The developed assay showed optimal values of sensitivity (85.7%), specificity (98.1%), a high accuracy (93%), and an excellent coefficient of agreement comparing the results with the only diagnostic commercial kit available. We used it as the reference method. Both methods gave concordant results in the most samples analysed. Because of the small sample amount, we could not further analyse the 13 discordant samples using the gold standard method (virus neutralization test) to determine the result trueness.

Viruses belonging to Orbivirus genus possess several morphological and structural similarities that have been causing significant difficulties in the disease differential diagnosis. In this study, we were able to develop a test that showed a good discriminatory capacity between EHDV, BTV, and AHSV. Positive sera against these viruses were tested in our c-ELISA, and the results showed a high specificity of the method recognising them as negative for EHDV.

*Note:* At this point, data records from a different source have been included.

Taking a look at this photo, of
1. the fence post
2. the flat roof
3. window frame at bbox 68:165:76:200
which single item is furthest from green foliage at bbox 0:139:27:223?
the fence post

The good assay performance is associated to the use of a specific mAb and to the use of a purified recombinant protein. Indeed, previous studies [39, 43] reported that unpurified VP7 antigen is usually associated with less stability than purified antigen. The presence of extraneous proteins with enzymatic activity or the intrinsic characteristic of viral proteins to assemble into virus-like structures can cause an uncontrolled aggregation of the proteins within the sample. Some authors reported the use of unpurified recombinant antigen [37, 38] and purified recombinant antigen from pellet [39] in c-ELISA. Even if in these studies the test has had good performances, the protein obtained in this study was purified and therefore more stable than the unpurified antigens. Furthermore, the purifying process adopted was developed from supernatant and is less laborious than the procedure reported by others authors [38, 39].

The standardization of the purifying process and the high level of purifications of the antigen have a key role to set up an assay for large-scale production, screening, and diagnostic purposes in endemic areas.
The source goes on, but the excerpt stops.